begin Text

It’s not relocating aircraft carriers to the Pacific or stationing 2,500 marines in Australia but China’s provocative establishment of a new city, Sansha, in the disputed Paracels chain takes the geopolitical drama in the South China Sea to a new stage. This escalating assertiveness may have a larger strategic importance as part of Beijing’s response to the often touted US “pivot” or rebalancing in Asia.

Proclaiming a new city on the 2km long atoll in the South China Sea (population some 150 fishermen), replete with its own mayor, municipal council, and military garrison takes the issue a step beyond diplomatic quarrels with other claimants, in this case the Philippines and Vietnam. China appears to also view its newly anointed Sansha as a sort of administrative and monitoring hub for the wider South China Sea area.

Beijing’s move follows an episode in June where Vietnam passed maritime legislation asserting its claims to islands in the Paracel and Spratly chains. Not coincidentally, Beijing’s moves also come on the heels of a leaders meeting of the Association of Southeast Asian Nations (ASEAN) which failed to agree on a statement to issue in regard to the disputed islets and reefs in the Paracel and Spratly island archipelagos which contain rich fishing grounds as well as oil and deposits. This caused Indonesian Foreign Minister Marty Natalegawa to launch a troubleshooting shuttle in the region to Vietnam, Cambodia, Singapore and Malaysia’s to restore a common ASEAN position on the South China Sea, including support for the 2002 Declaration of Conduct. While ASEAN, with US support, has sought to resolve the disputes in multilateral talks, China has insisted on addressing each claimant bilaterally, where it has greater leverage.

Beijing has long asserted that all within what are known as the “nine dash lines,” some 80 percent of the South China Sea, is sovereign Chinese territory. This claim contradicts the Law of the Sea (LOS) Treaty, which limits economic zones to within 200 miles of a nation’s continental shelf. Beijing argues that these claims were Chinese territory prior to the LOS treaty, and are somehow consistent with it. However, China did not control Woody island (which it calls Yongxing Dao) until 1974 when it engaged in a naval clash with Hanoi that left 71 Vietnamese dead.

end Text
begin Task inputs

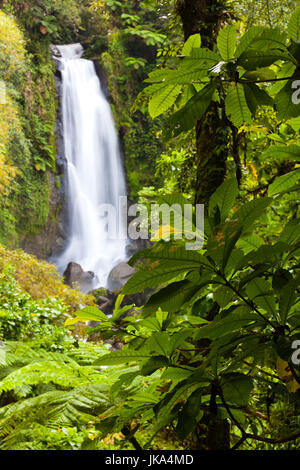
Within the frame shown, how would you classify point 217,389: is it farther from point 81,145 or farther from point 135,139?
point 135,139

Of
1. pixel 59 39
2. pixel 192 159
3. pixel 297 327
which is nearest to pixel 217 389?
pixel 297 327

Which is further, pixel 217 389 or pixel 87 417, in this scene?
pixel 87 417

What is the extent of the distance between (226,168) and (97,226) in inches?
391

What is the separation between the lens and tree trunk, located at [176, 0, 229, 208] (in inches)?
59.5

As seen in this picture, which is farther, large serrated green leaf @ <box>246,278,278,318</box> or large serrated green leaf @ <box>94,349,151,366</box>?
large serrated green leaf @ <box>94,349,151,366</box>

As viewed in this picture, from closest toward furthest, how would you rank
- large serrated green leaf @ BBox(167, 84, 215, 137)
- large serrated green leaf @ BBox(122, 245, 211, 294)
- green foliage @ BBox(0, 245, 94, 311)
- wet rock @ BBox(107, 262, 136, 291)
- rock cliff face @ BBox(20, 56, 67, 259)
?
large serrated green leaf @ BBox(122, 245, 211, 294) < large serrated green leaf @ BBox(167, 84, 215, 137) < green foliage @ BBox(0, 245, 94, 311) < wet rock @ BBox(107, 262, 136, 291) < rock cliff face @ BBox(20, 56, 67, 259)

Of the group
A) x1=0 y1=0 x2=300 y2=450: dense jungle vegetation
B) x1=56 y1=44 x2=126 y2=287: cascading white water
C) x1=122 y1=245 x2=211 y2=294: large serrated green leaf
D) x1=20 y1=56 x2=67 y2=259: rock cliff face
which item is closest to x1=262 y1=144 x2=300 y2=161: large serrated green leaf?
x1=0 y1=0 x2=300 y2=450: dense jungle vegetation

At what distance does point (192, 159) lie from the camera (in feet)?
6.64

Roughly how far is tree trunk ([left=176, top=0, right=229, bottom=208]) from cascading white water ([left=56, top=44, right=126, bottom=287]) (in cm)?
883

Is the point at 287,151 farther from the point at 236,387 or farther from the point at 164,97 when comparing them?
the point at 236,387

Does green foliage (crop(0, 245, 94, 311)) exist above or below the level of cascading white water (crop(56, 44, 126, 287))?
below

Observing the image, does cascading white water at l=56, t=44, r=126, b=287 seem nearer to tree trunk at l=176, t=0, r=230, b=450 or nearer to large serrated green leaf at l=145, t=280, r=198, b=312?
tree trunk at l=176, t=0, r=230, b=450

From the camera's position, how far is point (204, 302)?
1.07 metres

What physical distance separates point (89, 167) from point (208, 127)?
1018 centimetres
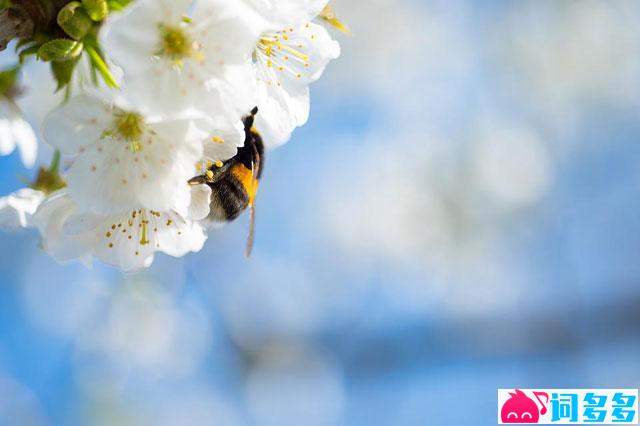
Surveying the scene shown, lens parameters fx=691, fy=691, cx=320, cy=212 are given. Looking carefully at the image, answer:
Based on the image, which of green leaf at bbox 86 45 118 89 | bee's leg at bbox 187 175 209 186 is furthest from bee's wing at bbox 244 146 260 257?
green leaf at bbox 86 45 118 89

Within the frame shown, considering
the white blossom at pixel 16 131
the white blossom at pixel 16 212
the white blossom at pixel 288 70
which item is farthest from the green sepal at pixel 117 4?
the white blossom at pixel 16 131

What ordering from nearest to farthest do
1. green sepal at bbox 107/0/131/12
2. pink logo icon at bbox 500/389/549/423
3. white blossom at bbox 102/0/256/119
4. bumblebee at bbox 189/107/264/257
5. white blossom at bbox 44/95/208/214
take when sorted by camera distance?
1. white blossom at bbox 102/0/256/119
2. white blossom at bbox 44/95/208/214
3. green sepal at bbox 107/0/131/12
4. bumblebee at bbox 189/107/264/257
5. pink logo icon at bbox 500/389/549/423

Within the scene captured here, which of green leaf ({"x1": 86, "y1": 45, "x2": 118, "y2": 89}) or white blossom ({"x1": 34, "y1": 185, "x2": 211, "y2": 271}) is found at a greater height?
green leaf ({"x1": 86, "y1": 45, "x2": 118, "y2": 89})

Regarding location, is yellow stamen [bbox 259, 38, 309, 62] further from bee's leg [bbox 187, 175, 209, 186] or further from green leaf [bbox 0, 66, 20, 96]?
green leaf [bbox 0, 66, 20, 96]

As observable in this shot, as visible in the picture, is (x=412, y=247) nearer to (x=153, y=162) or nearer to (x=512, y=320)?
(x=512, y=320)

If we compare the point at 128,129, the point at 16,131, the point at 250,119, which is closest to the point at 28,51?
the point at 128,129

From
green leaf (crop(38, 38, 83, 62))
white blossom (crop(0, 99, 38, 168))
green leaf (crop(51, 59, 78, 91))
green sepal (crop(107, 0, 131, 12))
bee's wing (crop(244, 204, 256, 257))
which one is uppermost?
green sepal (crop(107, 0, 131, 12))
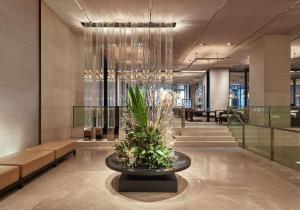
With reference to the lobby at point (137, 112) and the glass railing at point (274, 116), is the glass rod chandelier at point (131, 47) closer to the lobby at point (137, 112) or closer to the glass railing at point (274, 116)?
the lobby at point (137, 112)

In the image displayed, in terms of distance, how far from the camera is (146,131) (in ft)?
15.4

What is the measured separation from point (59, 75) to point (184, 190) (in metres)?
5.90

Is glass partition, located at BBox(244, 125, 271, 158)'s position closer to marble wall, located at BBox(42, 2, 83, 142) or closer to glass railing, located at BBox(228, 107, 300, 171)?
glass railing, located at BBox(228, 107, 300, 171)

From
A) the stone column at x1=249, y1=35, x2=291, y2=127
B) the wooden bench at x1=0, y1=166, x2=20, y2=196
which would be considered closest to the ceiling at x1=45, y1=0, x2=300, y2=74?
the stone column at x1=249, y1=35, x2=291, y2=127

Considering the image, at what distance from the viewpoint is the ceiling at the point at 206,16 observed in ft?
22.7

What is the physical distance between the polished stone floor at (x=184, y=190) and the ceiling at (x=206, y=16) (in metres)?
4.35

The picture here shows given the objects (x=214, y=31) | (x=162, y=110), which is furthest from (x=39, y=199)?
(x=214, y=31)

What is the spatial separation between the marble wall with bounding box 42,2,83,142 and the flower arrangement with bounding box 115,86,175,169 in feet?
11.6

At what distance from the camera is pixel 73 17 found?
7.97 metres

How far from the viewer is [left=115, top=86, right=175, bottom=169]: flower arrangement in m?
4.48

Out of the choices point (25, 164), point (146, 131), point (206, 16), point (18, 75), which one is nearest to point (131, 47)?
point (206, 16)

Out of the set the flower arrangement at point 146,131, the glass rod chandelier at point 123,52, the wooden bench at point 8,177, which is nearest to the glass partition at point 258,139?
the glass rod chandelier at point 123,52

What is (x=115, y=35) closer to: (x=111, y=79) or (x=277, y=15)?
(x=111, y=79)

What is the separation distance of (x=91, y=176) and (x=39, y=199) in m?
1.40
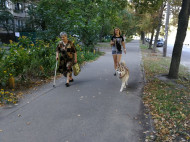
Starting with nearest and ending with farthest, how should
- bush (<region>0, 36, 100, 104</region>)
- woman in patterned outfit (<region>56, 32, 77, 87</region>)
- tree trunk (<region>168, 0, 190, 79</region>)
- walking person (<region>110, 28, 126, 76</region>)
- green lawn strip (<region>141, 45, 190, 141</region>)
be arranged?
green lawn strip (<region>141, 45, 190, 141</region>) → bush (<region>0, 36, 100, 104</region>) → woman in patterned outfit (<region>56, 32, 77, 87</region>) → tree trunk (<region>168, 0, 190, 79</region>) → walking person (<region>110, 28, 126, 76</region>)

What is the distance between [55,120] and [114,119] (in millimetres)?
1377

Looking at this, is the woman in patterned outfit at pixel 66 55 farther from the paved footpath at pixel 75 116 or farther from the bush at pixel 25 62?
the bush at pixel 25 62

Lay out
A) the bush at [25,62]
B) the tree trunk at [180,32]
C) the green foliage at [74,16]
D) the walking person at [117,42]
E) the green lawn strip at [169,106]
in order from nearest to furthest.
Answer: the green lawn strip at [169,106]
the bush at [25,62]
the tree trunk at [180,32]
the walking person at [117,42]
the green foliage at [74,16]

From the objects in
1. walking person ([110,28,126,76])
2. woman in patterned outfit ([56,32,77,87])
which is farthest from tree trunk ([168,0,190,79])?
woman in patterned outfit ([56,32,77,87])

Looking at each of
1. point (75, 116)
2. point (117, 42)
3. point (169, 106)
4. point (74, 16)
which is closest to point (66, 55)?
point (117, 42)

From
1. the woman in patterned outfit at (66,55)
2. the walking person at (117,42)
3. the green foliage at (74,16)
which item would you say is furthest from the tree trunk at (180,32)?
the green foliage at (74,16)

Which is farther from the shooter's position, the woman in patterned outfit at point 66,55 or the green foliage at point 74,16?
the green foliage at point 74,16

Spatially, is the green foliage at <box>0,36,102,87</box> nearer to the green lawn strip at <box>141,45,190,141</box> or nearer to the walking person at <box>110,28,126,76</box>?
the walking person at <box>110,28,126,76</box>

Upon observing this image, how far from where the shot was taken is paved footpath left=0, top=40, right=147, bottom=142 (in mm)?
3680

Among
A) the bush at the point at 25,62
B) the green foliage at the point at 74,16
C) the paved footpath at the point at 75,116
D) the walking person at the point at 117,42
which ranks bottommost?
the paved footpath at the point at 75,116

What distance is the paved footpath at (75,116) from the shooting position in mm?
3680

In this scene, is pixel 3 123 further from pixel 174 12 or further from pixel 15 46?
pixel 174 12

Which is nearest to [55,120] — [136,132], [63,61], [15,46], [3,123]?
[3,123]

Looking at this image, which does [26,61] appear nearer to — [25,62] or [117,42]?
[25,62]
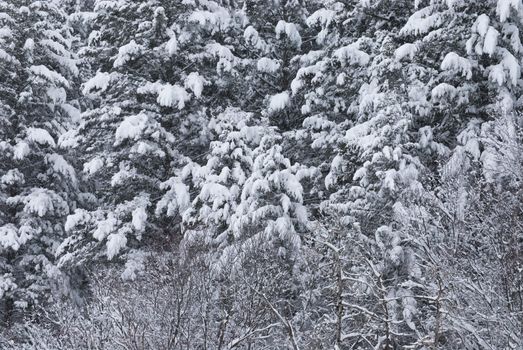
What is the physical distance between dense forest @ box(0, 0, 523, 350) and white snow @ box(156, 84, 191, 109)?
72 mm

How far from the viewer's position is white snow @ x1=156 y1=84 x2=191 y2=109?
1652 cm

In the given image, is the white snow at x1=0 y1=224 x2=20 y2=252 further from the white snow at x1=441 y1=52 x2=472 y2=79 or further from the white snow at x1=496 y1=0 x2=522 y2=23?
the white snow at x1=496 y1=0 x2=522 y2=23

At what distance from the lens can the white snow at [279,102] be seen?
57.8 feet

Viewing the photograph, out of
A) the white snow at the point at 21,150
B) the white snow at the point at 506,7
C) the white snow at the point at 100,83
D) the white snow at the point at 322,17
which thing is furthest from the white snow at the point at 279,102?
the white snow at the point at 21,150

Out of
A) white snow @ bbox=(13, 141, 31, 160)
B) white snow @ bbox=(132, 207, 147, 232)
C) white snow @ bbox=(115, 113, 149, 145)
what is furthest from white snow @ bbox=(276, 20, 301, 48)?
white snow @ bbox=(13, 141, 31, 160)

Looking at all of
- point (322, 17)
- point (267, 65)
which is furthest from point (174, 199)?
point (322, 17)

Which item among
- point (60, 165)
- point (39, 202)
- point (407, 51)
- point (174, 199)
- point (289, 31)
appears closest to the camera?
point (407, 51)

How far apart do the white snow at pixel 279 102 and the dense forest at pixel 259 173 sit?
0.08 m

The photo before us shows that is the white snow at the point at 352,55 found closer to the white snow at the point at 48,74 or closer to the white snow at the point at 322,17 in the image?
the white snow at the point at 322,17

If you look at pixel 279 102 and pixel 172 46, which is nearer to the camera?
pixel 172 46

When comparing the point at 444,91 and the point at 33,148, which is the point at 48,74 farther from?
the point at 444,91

end Task inputs

| Challenges |
A: Pick out each line of the records that contains the word "cascading", treating uppercase and lowercase as different.
B: Write what comes next in the South China Sea article, picking up after its final sentence.

| Results by task |
A:
B) x1=56 y1=44 x2=126 y2=287: cascading white water
Roughly how far is tree trunk ([left=176, top=0, right=229, bottom=208]) from cascading white water ([left=56, top=44, right=126, bottom=287]) (in cm)?
Does green foliage (crop(0, 245, 94, 311)) exist above or below the level of cascading white water (crop(56, 44, 126, 287))?
Observing the image, does cascading white water at l=56, t=44, r=126, b=287 seem nearer to tree trunk at l=176, t=0, r=230, b=450 or nearer to large serrated green leaf at l=145, t=280, r=198, b=312?

B:
In 2010, China suggested that these disputed South China Sea territories were part of its “core interests” in the same nonnegotiable sovereign territory category as Taiwan and Tibet. Beijing subsequently appeared to walk back that view after a strong reaction by ASEAN and the US. However, China’s new measures do not inspire confidence that it has a more restrained definition of core interests.

Chinese Monroe Doctrine?

Chinese actions may be designed to send multiple messages beyond which claimant controls what speck of land. Nationalism is a volatile force in China, and to many Chinese being “pushed around” by small countries like the Philippines and Vietnam is an insult to the Middle Kingdom. At a time when China’s economic growth faces serious obstacles and political leadership is in the process of transition, popular nationalism may be seen as a welcome diversion.

But there is a larger point as well. Ever since Washington announced its “rebalancing,” with the Pentagon announcing in June that it would station 60 percent of its navy in the Pacific by 2020, Chinese strategists have been casting about for how to respond. The United States takes no position on the territorial disputes in the South China Sea other than a desire to see them resolved peacefully. The principal US national interest is in maintaining unimpeded freedom of navigation.

Could it be that Beijing sees its assertiveness as a lowcost, low-risk way to show Washington a bit of its own version of the Monroe Doctrine? To be sure, China is well aware that its assertiveness is not well received in East Asia, and tends to lead smaller nations to tilt to the US to balance China. But Beijing seems to be calculating that despite the more robust US military posture in the region, China can throw its weight around and the US response will be limited to diplomatic reprimand. Beijing seems to be betting that the US will not intervene militarily if there is a naval skirmish between China and Vietnam or the Philippines in the South China Sea.

It may be a message from Beijing in effect, “this is our neighborhood, you don’t call the shots.” Perhaps. But where does such logic take China’s role in the emerging international order? It is one thing if in a rules-based world, China seeks a larger role in shaping the rules, commensurate with increased economic and political weight. It is quite another if the message is simply about power. If the latter is the case, China is likely to be more successful in mobilizing a broad-based coalition of states seeking to counter-balance it than to obtain its objectives as a singular actor.

PacNet commentaries and responses represent the views of the respective authors. Alternative viewpoints are always welcomed.


This is a crosspost from CSIS PacNet.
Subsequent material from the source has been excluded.